# does circuit for 50amp welder need neutral



## wiggs (Apr 12, 2006)

I am running a circuit for a 50 amp welder.I went the extra mile and purchased copper.Unknowing I just assumed I needed a three wire,until I looked at the plug to the welder.I found the matching receptical which only has two vertical slots and one round,with one of the verticals being larger.It looks just like a standard single receptical.None of the slots are on any kind of angle they are straight up and down.The receptical is just larger,and with one of the slots bigger than the other.Does this receptical need a neutral or just two hots and a ground?I ran a #6-3 copper wire.Should I just use the red and black for hots and ignore the neutral(white wire)?MY question is does a 50 amp welder need a neutral?


----------



## jwhite (Mar 12, 2006)

A 50 amp welder, or any other large appliance for that matter, may or may not need a neutral. You need to check the mfg spces.

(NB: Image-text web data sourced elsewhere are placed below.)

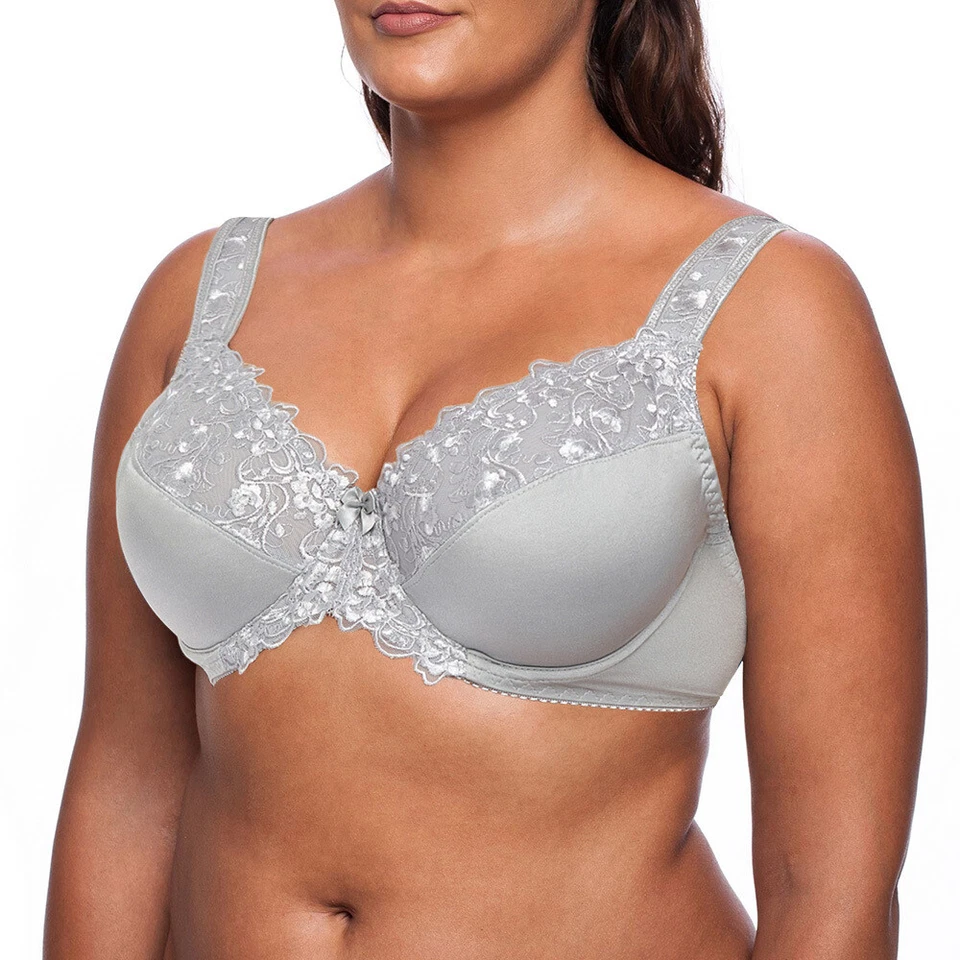 Women's Full Coverage Underwire Bra Lace Plus Size Bralette 32-54C D DD DDD GHIJ - Image 2 of 4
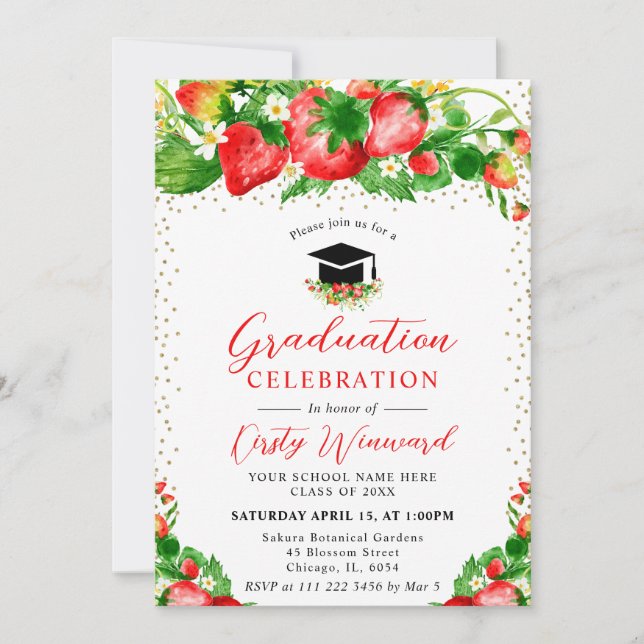Watercolor Strawberries and Flowers Graduation Invitation (Front)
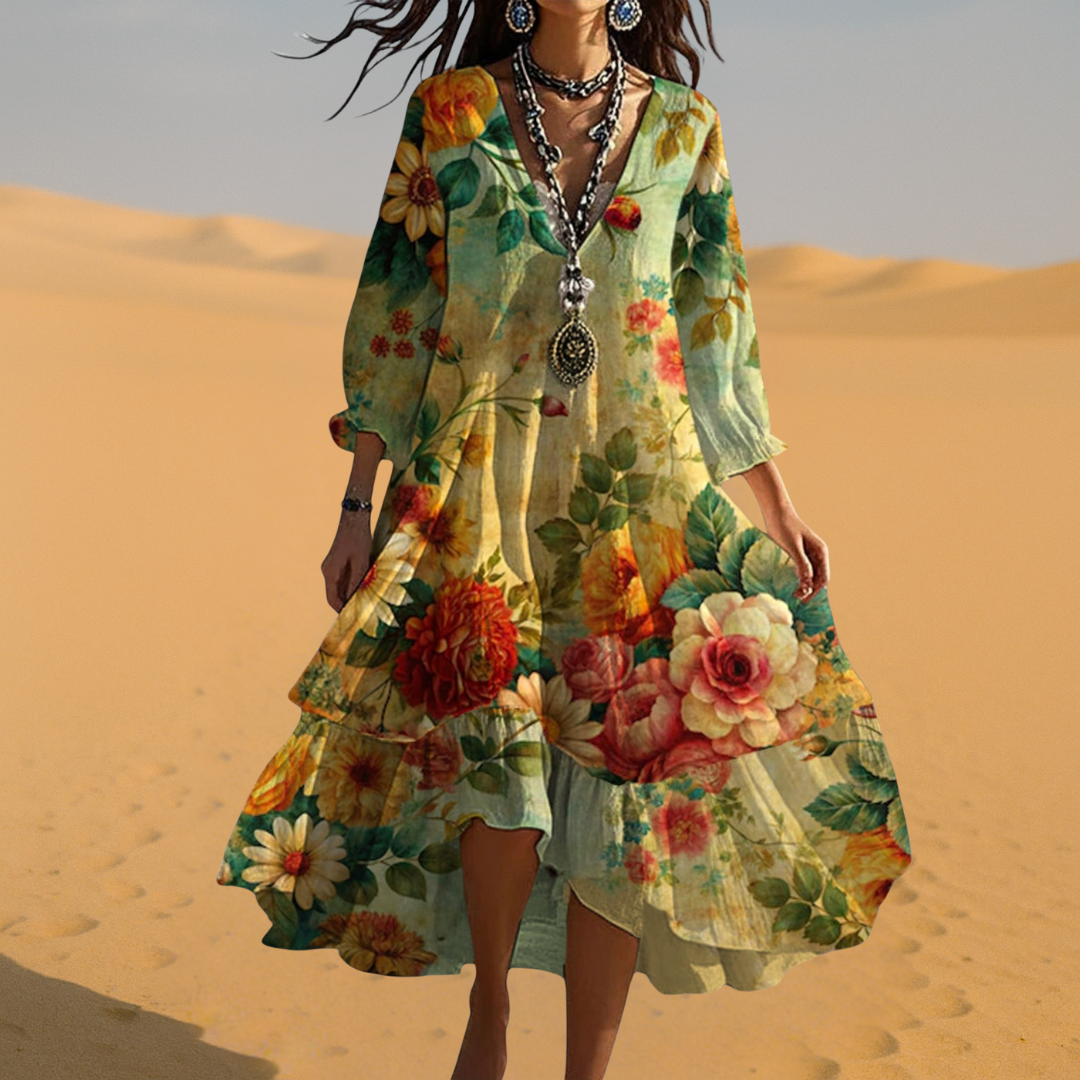 Elegant women's floral print maxi dress in a bohemian style. Flowy summer dress, suitable for parties or casual outings.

I would suspect from what you posted about the cord cap that this one does not, but I can't tell for my self from here.

There should be a NEMA configuration on the cord cap. If you post that I can look it up for you. Reads like what you have is a NEMA 6-50 R That would be 50 amp 240V single phase with ground and no neutral.


----------



## Speedy Petey (Feb 1, 2004)

Exactly, you have a typical 50 amp/250v stick welder. 
Use the red, black and ground, and cap off the white on both ends.


----------



## wiggs (Apr 12, 2006)

I forgot to mention it was a arc/stick welder.I have already bought the receptical,and on the box it mentions NEMA-6-50R/EEMAC 6-50R and 50A-250V 2 pole,3- wire grounding AL- CU. Does the al-cu mean copper or aluminum? Thanks for the replies.


----------



## jwhite (Mar 12, 2006)

yes the cu/al means either copper or aluminum wire can be used on that device.

so speedy is right just cap the white wire at both ends.


----------